There is a problem with just choosing something like 3n^2 to compare different algorithms which is that in reality different machines will have different ways of implementing algorithms meaning that '3' could be a '2' or a '10' on some other machine. In our case there were three steps in the inner loop but we ignored all the operations like +,* etc so that 3 in 3n^2 could be completely different in reality. If you wanted to get that specific you really would need to look at the architecture of the processor you intend on using. Although the '3' is arbitrary, the n^2 is not and I doubt there's a processor in the world which can turn that n^2 into an 'n' or a constant. But the n^2 is all you need to understand how the running time of the algorithm grows as n becomes large.

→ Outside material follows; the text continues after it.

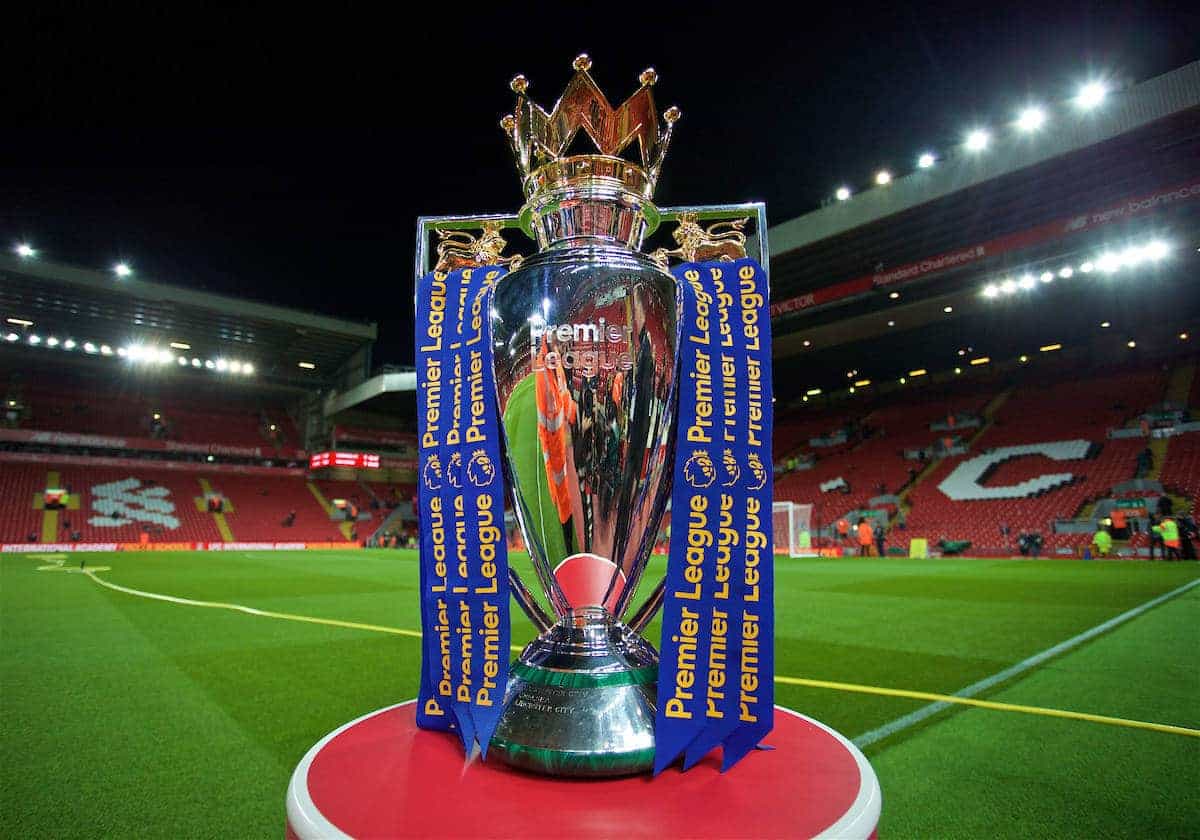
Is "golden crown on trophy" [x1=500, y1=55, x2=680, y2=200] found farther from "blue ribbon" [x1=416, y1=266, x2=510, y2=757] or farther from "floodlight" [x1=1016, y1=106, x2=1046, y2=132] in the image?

Luckily for us, when you're comparing two time complexities on different orders, e.g. one has an n^3 leading term and the other has an n^2 leading term, you are guaranteed that past some value of n, regardless of all the constant factors, the time complexity containing the n^3 will become be on top.
A more formal way of saying 'on top' is that our function of a higher power of n will be an 'upper bound' of the function with the lower power. This is where big O notation comes in. We say that t(n) ϵ O(f(n)) if there is some constant C and some value L for which C*f(n) > t(n) for n > L.
For the t(n) we obtained above: 3n^2 + 3n + 4. We can say this is an element of O(n^2). Because if you said f(n) = n^2 and then gave it a constant factor like 4 then after some value of n it's always going to be above t(n). If we gave it a factor of 3 that 3n+4 would stop our f(n) from being an upperbound, so that extra n^2 in 4n^2 covers those smaller terms as we know n^2 will get larger than 3n+4 as n becomes large. Here's a graph showing this:
You might be thinking 'surely I can just say f(n) = n and make C so big that C*f(n) will always be an upper bound for t(n), which makes this whole big O notation pointless!'. I know that's what I thought when I started learning about big O notation, but the fact is that no matter how large you make your value of C, the function with the higher order will always end up on top, the only thing that's going to change is the value of L.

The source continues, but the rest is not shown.